___ SOURCE DATA

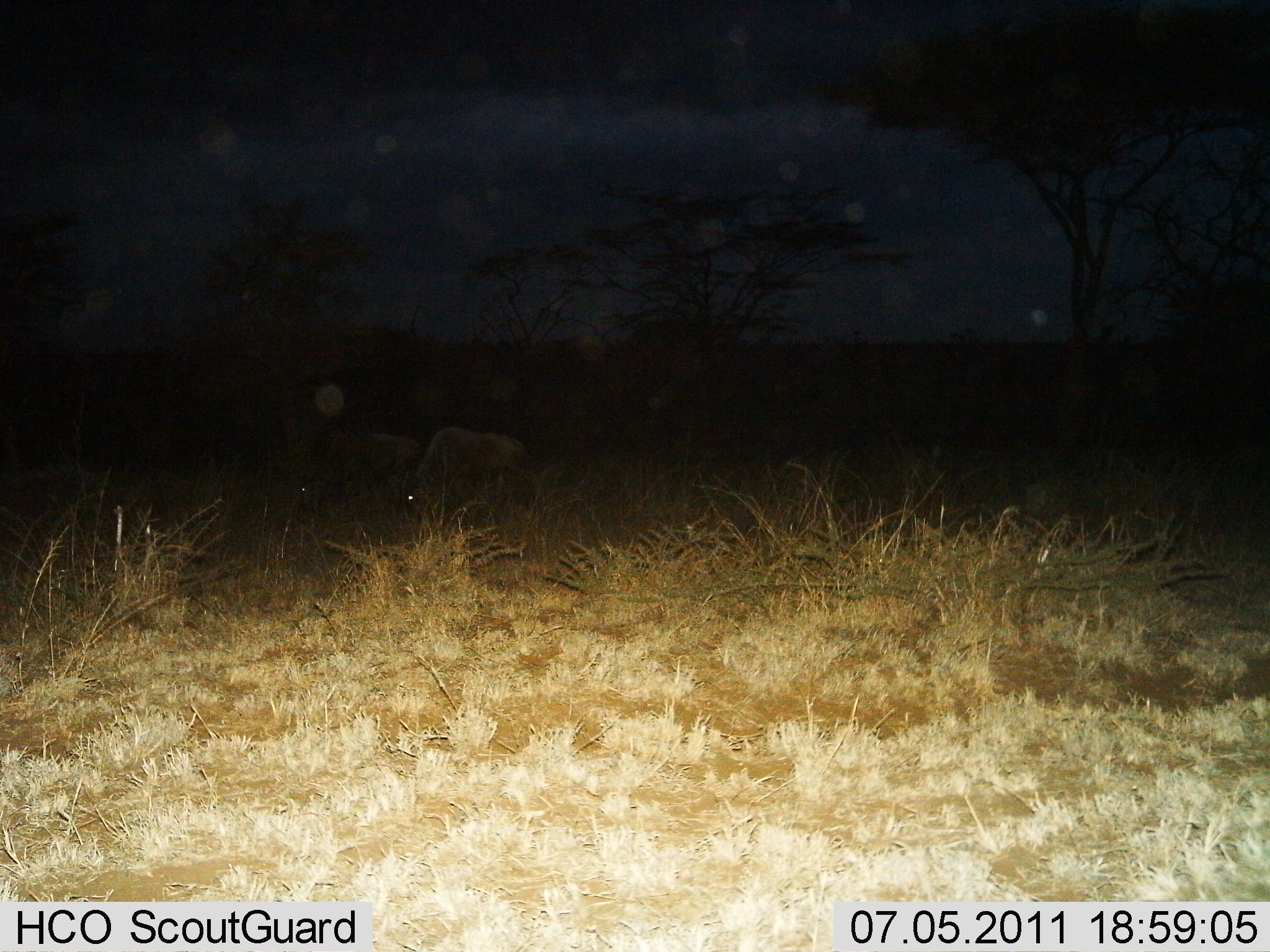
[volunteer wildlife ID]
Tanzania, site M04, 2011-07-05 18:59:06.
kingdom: Animalia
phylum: Chordata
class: Mammalia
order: Artiodactyla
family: Bovidae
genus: Connochaetes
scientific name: Connochaetes taurinus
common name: blue wildebeest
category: wildebeest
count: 2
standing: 25%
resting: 0%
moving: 0%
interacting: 0%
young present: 0%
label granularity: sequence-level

______

▶ **WHAT YOU SHOULD DO**:
Set down exactly the lines beginning at the one that holds "class: Mammalia" and ending with the last line of the data.

▶ **RESULT FOR THIS TASK**:
class: Mammalia
order: Artiodactyla
family: Bovidae
genus: Connochaetes
scientific name: Connochaetes taurinus
common name: blue wildebeest
category: wildebeest
count: 2
standing: 25%
resting: 0%
moving: 0%
interacting: 0%
young present: 0%
label granularity: sequence-level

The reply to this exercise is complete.